By Emma Castleberry
The traveling sculpture Harriet Tubman: The Journey to Freedom, by Wesley Wofford, will be on display in Sylva from September 20 until mid-December. “Visiting this sculpture in Sylva is more than a drive-by experience,” says Dr. Marsha Lee Baker of the Harriet Tubman Sculpture Planning Committee. “Individuals and groups will be able to stand next to it, touch it, walk around it and sit by and with it.” Visitors can scan a QR code at the site to access orientation tours, and geotours to key local historical sites will also be available.
The sculpture is an artist print of a commissioned sculpture created by Wofford for a private building in Dallas, TX. The sculpture depicts Tubman, who led enslaved people to freedom on the Underground Railroad, holding the hand of a small child as they run together. Wofford always begins his sculpture with historical research, which presented a challenge for this particular work. “There were only a few known pictures of Harriet Tubman,” he says. Once Wofford has designed the maquette, a small preliminary model, he then works on a third-scale model, and, finally, the full-size piece. The process takes about 18 months.

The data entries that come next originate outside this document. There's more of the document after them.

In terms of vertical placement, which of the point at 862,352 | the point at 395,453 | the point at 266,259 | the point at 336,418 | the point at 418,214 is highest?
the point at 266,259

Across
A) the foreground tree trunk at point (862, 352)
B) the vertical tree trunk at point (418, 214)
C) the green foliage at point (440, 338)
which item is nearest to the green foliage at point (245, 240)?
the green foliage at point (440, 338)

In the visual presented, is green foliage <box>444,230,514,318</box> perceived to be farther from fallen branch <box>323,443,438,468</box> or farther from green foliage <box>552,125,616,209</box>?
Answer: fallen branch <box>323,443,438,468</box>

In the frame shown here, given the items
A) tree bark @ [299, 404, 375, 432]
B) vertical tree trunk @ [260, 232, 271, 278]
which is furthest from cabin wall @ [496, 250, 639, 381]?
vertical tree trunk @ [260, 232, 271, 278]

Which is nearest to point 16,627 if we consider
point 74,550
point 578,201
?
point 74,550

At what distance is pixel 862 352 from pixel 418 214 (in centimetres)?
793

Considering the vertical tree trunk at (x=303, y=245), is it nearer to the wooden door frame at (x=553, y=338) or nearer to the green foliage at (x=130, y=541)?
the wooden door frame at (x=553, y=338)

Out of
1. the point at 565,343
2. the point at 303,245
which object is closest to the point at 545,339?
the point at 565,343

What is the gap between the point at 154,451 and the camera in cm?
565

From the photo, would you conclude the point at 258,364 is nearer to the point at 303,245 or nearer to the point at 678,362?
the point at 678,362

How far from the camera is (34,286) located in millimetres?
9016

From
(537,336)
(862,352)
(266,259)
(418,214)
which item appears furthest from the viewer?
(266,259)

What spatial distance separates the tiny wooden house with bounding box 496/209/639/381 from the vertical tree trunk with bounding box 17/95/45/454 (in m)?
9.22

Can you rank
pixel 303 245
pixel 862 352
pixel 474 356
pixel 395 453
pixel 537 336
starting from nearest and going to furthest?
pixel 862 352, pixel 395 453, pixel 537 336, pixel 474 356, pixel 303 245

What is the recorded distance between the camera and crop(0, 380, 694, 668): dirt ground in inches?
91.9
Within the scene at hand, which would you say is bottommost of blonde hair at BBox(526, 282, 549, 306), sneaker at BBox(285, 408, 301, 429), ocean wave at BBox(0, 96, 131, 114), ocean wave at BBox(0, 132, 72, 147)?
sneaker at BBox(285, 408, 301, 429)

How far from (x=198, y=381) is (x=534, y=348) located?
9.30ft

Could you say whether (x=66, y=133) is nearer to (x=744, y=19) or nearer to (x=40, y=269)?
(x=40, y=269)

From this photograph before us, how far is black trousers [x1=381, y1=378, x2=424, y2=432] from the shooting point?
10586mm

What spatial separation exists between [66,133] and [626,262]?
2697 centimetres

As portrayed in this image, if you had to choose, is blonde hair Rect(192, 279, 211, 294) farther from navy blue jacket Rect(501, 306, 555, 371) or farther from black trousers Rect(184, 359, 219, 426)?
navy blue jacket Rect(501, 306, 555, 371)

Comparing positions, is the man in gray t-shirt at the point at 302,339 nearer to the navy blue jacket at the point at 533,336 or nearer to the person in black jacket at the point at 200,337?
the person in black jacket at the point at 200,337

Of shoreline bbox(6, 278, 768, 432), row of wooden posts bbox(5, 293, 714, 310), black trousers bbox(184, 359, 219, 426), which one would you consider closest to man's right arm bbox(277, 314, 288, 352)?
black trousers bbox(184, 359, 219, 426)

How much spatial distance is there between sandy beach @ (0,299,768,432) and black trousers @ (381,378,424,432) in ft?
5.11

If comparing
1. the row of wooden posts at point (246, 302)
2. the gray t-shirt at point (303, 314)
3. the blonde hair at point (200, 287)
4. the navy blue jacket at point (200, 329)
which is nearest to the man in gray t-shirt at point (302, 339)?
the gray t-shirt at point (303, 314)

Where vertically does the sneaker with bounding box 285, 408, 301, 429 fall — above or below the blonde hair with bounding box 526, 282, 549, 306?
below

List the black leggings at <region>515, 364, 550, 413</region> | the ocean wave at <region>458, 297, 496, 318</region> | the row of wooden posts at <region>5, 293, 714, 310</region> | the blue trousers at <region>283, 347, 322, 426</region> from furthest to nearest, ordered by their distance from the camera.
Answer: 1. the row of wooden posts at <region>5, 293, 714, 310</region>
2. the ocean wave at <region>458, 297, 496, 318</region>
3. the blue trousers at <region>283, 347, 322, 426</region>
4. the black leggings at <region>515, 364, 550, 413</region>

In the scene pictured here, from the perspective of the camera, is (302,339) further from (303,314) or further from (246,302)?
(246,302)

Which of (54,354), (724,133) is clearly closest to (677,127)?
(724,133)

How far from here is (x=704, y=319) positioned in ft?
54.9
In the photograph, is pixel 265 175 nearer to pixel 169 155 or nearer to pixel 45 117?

The importance of a traveling artist print became apparent after Wofford shared the original sculpture on social media. “We never anticipated the reaction we received,” he says. “The sculpture’s messaging resonated so well with the public that we felt we needed to build a traveling exhibition to further the dialogue.”
The artist print is an exact second bronze pour from the original mold of the sculpture, but is slightly different from the original. “The traveling Journey to Freedom was built to be transportable with a corten steel base already attached to the sculpture,” Wofford says. “The patina has more rust colors incorporated into the bronze to match the base.”
Wofford’s wife and studio director, Odyssey, has collaborated with partners to bring Journey to Freedom to locations all over the US. The Jackson County NC NAACP Branch 54AB spearheaded the effort to bring the sculpture to Sylva, finding financial support through grants and local partnerships.
“Through the installation of this sculpture in Sylva, our branch seeks to facilitate cultural understanding, create space for dialogue and share traditions that represent a diverse community,” says branch president Dana Murray Patterson. Part of that dialogue will certainly address the differences between the artist and his subject. “As we study any work of art, sooner or later we want to know about the artist, and then we begin studying the relationship of created and creator,” says Baker. “We also place it in historical as well as contemporary contexts. A 21st-century white man’s sculpture of a 19th-century black woman’s life asks us to consider who represents whom, and how and why.”